_The task:_ Reproduce each of the following lines verbatim, leaving the pictures out of your reply.

_Record set:_
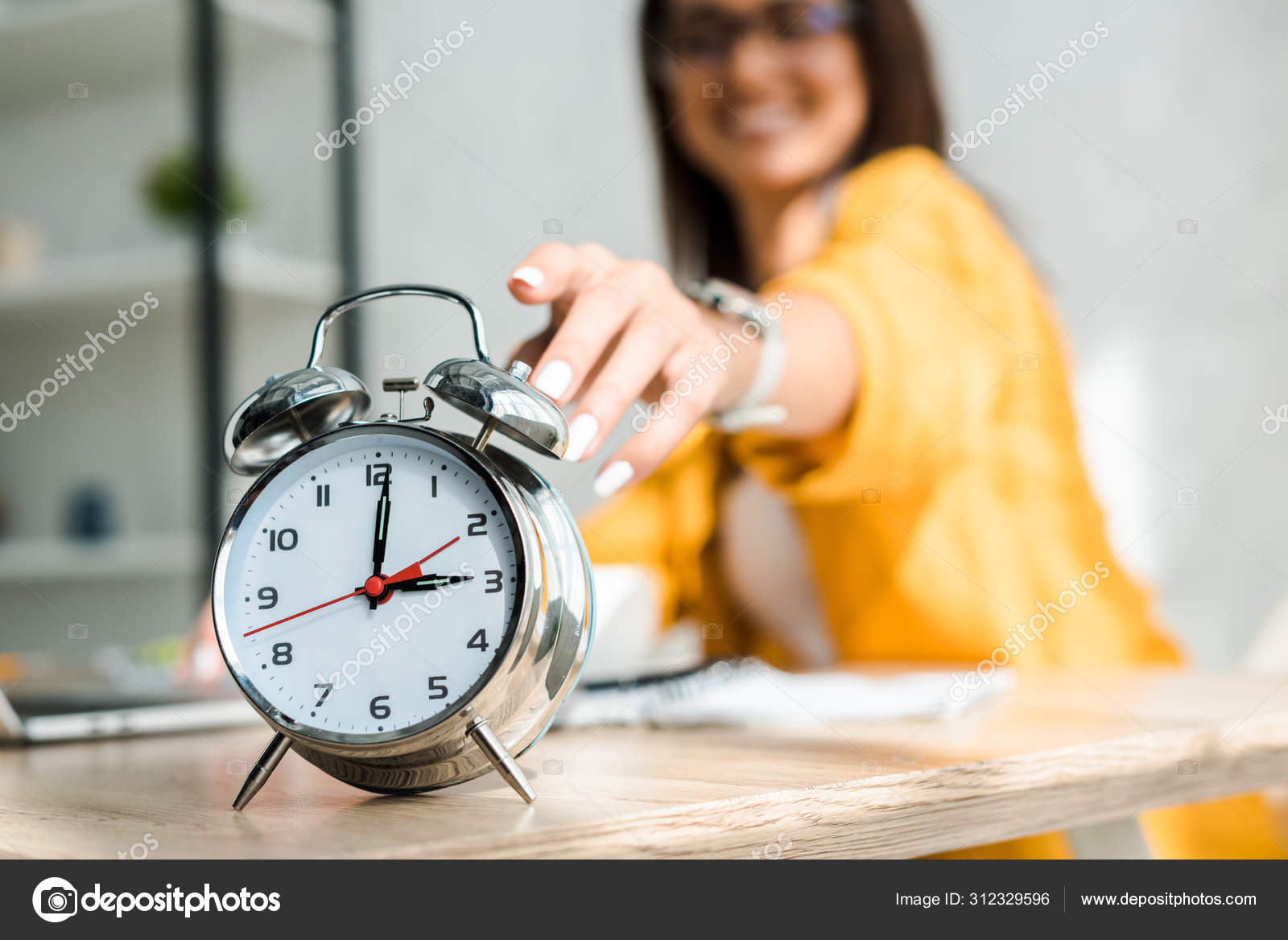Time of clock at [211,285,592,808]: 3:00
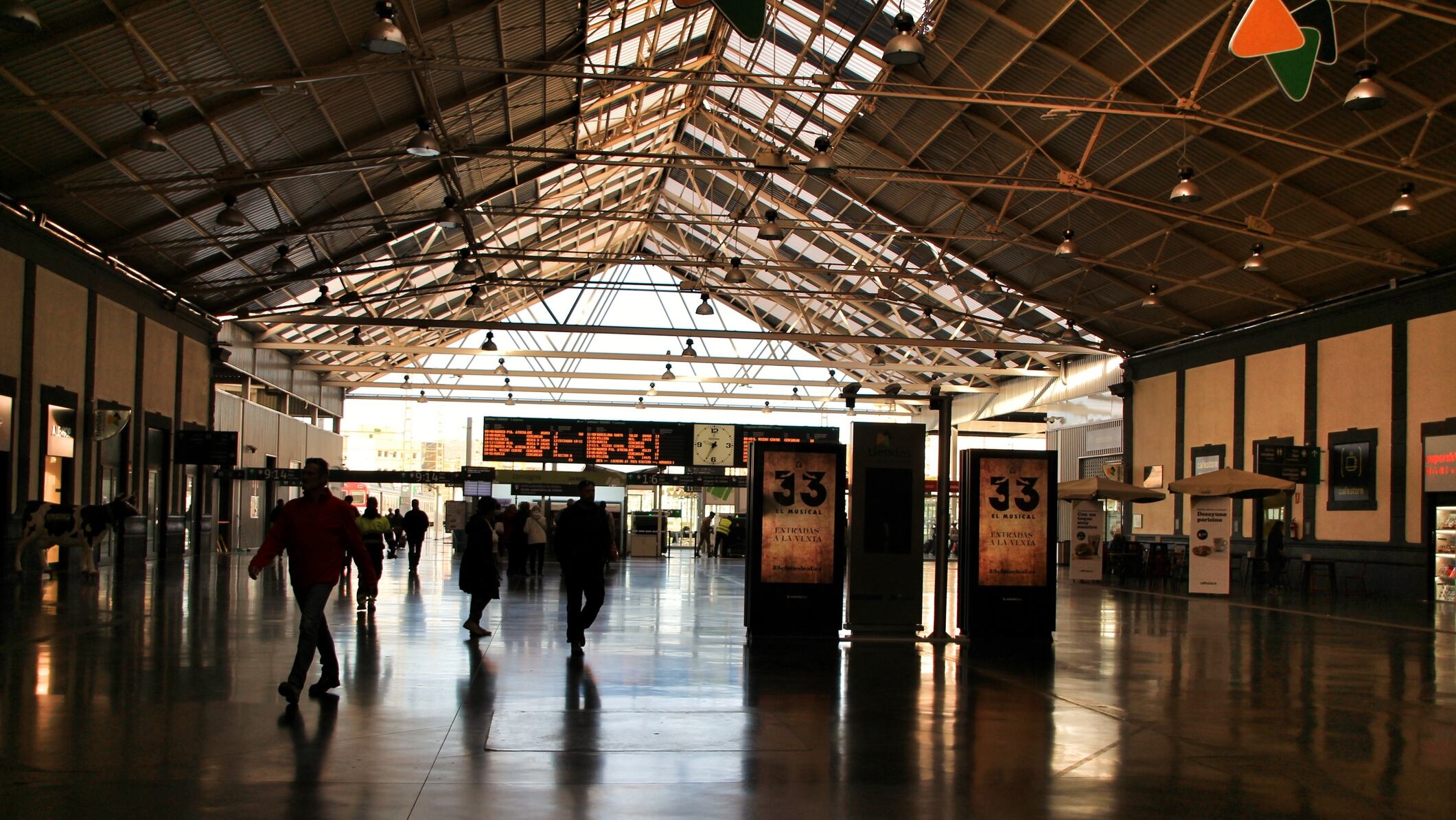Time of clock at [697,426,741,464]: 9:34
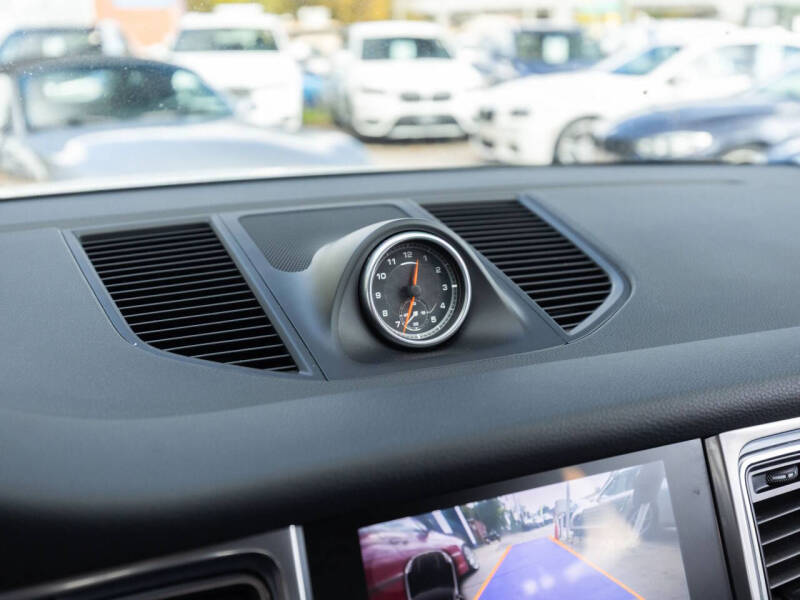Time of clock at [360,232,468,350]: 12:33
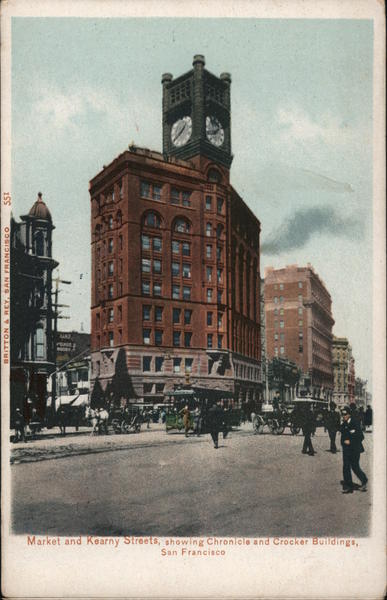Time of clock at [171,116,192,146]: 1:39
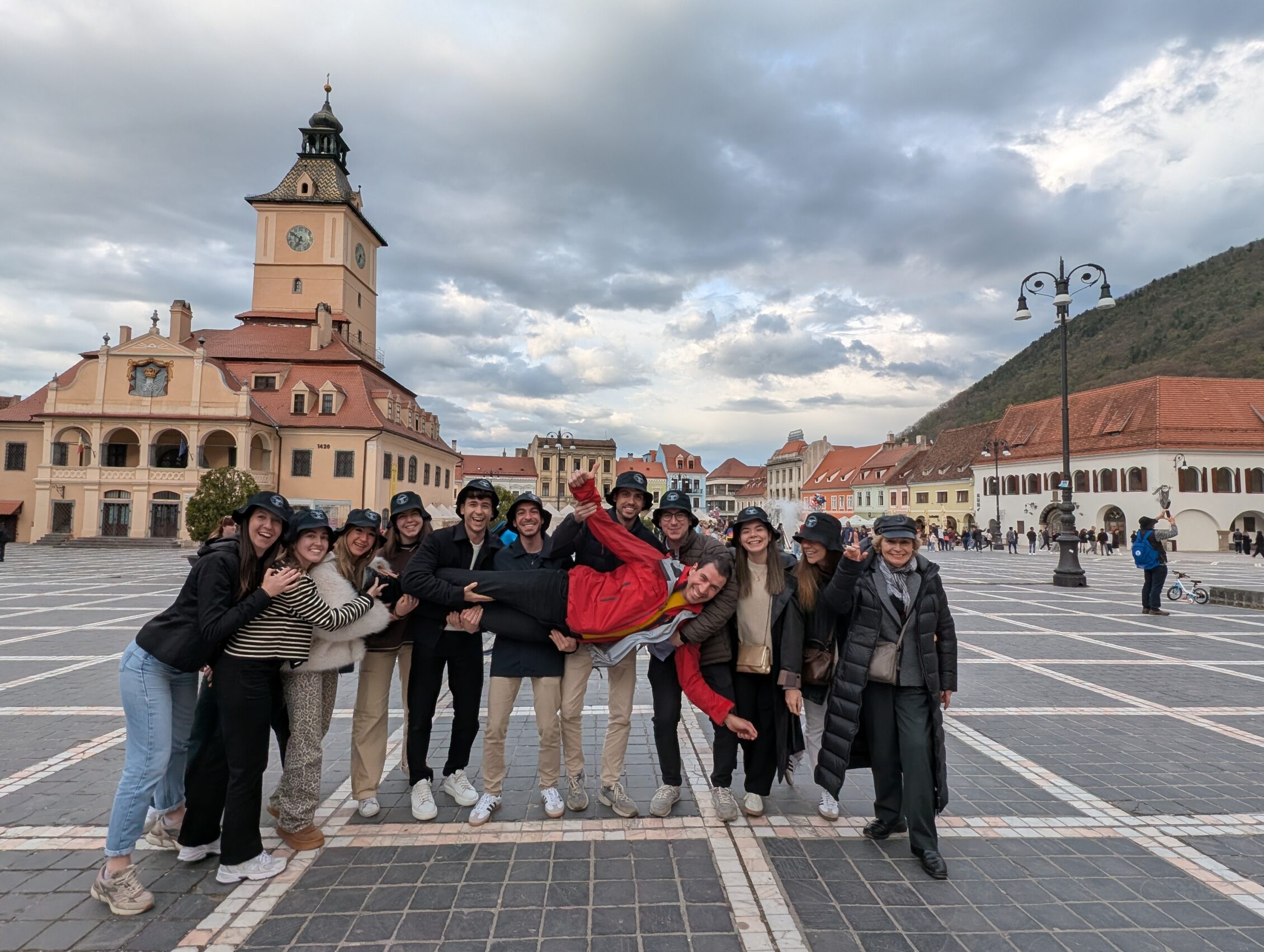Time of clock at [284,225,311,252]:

_Answer to this exercise:_
Time of clock at [211,285,592,808]: 3:00
Time of clock at [697,426,741,464]: 9:34
Time of clock at [360,232,468,350]: 12:33
Time of clock at [171,116,192,146]: 1:39
Time of clock at [284,225,311,252]:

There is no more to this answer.